-- What you are asked to do --
Retype exactly the lines that start at the line with "With point (313, 197)" and end at the final line, both included, and leave out every picture.

-- The data --
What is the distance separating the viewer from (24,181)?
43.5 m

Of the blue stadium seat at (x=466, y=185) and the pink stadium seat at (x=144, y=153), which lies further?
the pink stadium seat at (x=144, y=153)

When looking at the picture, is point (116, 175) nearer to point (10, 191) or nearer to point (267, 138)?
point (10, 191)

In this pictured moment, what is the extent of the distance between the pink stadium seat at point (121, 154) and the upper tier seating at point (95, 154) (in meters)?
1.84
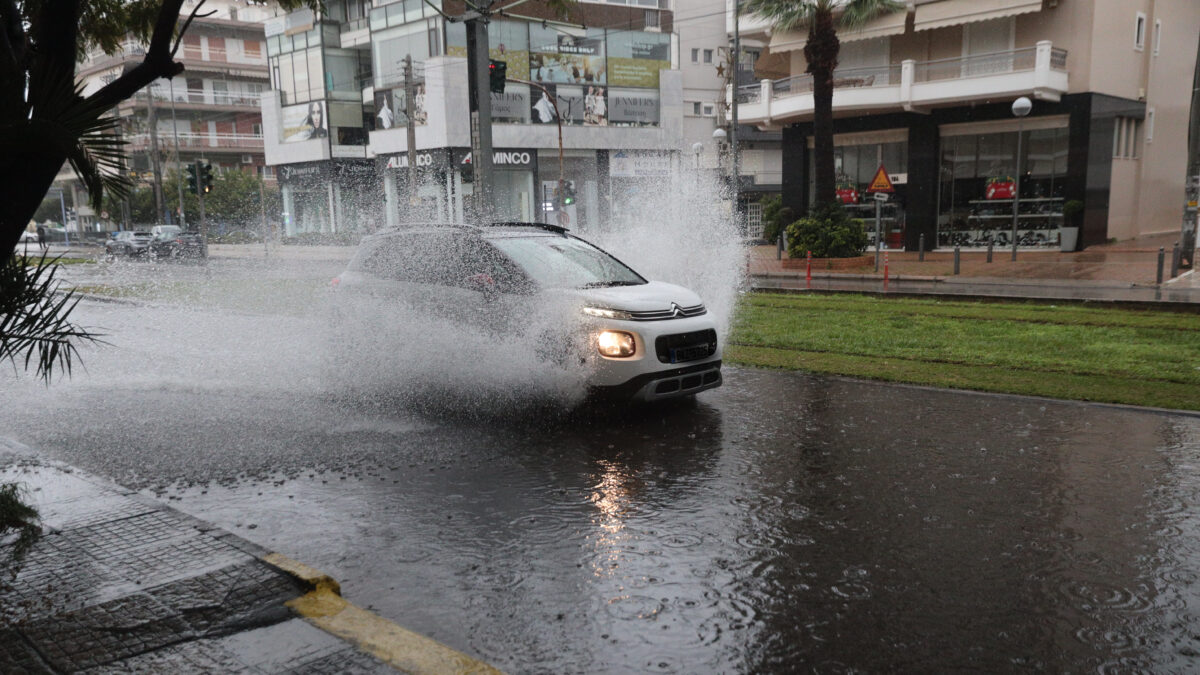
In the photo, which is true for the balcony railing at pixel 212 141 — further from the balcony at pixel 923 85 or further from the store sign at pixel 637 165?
the balcony at pixel 923 85

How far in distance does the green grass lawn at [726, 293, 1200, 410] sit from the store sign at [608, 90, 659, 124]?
37.5 m

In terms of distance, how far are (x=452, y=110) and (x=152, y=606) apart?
42213 mm

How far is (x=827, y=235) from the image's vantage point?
27094 mm

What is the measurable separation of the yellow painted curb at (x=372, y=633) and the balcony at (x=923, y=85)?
2987 centimetres

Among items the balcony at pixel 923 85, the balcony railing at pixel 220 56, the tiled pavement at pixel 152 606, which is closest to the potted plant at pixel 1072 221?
the balcony at pixel 923 85

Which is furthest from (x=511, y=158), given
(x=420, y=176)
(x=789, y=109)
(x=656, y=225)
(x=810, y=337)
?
(x=810, y=337)

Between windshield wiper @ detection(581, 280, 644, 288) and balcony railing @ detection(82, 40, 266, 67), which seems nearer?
windshield wiper @ detection(581, 280, 644, 288)

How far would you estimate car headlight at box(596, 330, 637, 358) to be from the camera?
7328mm

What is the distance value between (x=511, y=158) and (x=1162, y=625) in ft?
149

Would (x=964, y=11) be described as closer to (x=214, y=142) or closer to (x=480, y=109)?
(x=480, y=109)

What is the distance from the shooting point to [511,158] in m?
47.5

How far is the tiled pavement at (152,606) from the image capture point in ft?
11.6

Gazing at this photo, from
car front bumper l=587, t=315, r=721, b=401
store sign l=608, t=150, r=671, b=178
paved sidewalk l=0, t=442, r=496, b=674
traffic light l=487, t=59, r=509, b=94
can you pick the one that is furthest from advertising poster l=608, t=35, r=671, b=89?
paved sidewalk l=0, t=442, r=496, b=674

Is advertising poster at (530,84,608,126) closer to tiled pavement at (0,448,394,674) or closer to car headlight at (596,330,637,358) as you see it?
car headlight at (596,330,637,358)
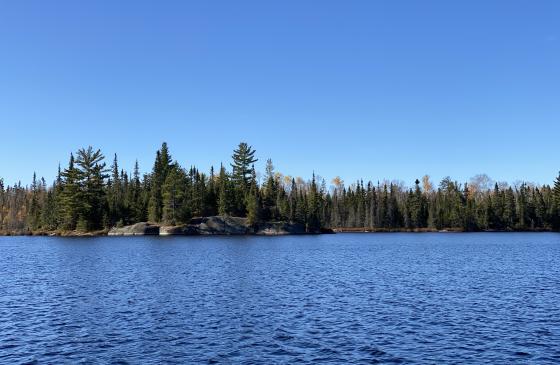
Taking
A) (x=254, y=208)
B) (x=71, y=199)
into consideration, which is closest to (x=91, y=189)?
(x=71, y=199)

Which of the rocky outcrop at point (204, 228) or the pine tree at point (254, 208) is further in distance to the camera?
the pine tree at point (254, 208)

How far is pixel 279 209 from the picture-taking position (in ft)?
618

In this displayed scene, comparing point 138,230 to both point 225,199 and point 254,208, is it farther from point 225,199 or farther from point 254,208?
point 254,208

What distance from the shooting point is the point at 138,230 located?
168 metres

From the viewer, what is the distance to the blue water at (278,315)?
26891mm

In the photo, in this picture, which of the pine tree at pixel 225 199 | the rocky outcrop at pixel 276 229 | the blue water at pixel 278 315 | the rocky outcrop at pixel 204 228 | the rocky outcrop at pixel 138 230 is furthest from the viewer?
Result: the rocky outcrop at pixel 276 229

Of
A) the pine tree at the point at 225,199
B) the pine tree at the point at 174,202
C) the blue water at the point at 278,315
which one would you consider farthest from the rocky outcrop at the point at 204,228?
the blue water at the point at 278,315

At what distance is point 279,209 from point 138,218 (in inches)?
2033

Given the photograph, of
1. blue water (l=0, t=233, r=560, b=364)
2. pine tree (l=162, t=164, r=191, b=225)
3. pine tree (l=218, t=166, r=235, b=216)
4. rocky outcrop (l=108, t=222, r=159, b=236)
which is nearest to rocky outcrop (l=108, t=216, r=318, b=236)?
rocky outcrop (l=108, t=222, r=159, b=236)

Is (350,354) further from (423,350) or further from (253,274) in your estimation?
(253,274)

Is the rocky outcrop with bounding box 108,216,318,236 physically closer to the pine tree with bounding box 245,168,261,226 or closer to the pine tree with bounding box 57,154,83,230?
the pine tree with bounding box 245,168,261,226

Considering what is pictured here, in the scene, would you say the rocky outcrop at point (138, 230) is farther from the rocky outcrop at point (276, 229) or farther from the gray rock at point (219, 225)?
the rocky outcrop at point (276, 229)

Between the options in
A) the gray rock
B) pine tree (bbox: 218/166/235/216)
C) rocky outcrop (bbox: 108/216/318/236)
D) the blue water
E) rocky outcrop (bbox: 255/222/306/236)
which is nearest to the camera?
the blue water

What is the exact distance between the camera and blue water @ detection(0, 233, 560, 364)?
88.2ft
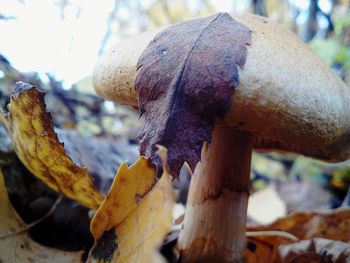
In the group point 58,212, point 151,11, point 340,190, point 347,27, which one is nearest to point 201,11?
point 151,11

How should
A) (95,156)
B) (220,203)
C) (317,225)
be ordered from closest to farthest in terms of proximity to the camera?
(220,203) → (317,225) → (95,156)

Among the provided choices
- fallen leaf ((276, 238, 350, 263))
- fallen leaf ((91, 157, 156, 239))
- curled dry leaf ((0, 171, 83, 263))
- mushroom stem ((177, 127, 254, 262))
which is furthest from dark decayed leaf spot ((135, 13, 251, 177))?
fallen leaf ((276, 238, 350, 263))

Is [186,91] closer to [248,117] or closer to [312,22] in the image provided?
[248,117]

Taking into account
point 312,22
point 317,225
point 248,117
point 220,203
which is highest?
point 248,117

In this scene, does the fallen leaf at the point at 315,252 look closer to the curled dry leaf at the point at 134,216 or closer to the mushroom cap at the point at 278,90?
the mushroom cap at the point at 278,90

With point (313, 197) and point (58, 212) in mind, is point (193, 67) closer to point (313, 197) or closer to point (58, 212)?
point (58, 212)

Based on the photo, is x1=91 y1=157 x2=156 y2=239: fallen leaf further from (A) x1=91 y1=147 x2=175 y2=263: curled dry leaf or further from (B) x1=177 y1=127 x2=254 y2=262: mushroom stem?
(B) x1=177 y1=127 x2=254 y2=262: mushroom stem

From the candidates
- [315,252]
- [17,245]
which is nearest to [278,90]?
[315,252]

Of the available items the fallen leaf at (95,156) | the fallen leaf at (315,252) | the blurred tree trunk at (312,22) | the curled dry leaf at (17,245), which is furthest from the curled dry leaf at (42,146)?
the blurred tree trunk at (312,22)
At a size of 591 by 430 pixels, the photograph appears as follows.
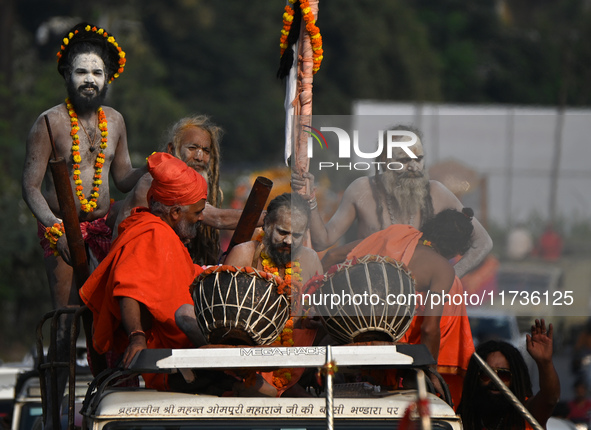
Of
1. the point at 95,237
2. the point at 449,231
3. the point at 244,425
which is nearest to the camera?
the point at 244,425

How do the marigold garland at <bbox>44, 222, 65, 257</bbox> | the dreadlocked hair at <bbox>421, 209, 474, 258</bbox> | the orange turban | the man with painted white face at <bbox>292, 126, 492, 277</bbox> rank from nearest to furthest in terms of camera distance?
the orange turban, the dreadlocked hair at <bbox>421, 209, 474, 258</bbox>, the man with painted white face at <bbox>292, 126, 492, 277</bbox>, the marigold garland at <bbox>44, 222, 65, 257</bbox>

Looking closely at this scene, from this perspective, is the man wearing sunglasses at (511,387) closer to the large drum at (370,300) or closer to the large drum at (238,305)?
the large drum at (370,300)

-- Task solution --
With point (313, 197) and point (58, 212) in mind, is point (193, 67) closer to point (313, 197) or closer to point (58, 212)?
point (58, 212)

Based on the photo, is x1=91 y1=157 x2=156 y2=239: fallen leaf further from (A) x1=91 y1=147 x2=175 y2=263: curled dry leaf or further from (B) x1=177 y1=127 x2=254 y2=262: mushroom stem?
(B) x1=177 y1=127 x2=254 y2=262: mushroom stem

From the candidates
- [315,252]
- [17,245]
which is nearest to [278,90]?
[315,252]

Of the available items the fallen leaf at (95,156) | the fallen leaf at (315,252) | the blurred tree trunk at (312,22) | the curled dry leaf at (17,245), which is furthest from the curled dry leaf at (42,146)?
the blurred tree trunk at (312,22)
At a size of 591 by 430 pixels, the photograph appears as follows.
Of
1. the point at 95,237
2. the point at 449,231
3. the point at 244,425
which is nearest to the camera?
the point at 244,425

How do the marigold garland at <bbox>44, 222, 65, 257</bbox> | the dreadlocked hair at <bbox>421, 209, 474, 258</bbox> | the orange turban | the man with painted white face at <bbox>292, 126, 492, 277</bbox> rank from nearest to furthest in terms of camera distance?
the orange turban, the dreadlocked hair at <bbox>421, 209, 474, 258</bbox>, the man with painted white face at <bbox>292, 126, 492, 277</bbox>, the marigold garland at <bbox>44, 222, 65, 257</bbox>

Looking closely at this scene, from this perspective, is the man wearing sunglasses at (511,387) closer to the large drum at (370,300) or closer to the large drum at (238,305)?
the large drum at (370,300)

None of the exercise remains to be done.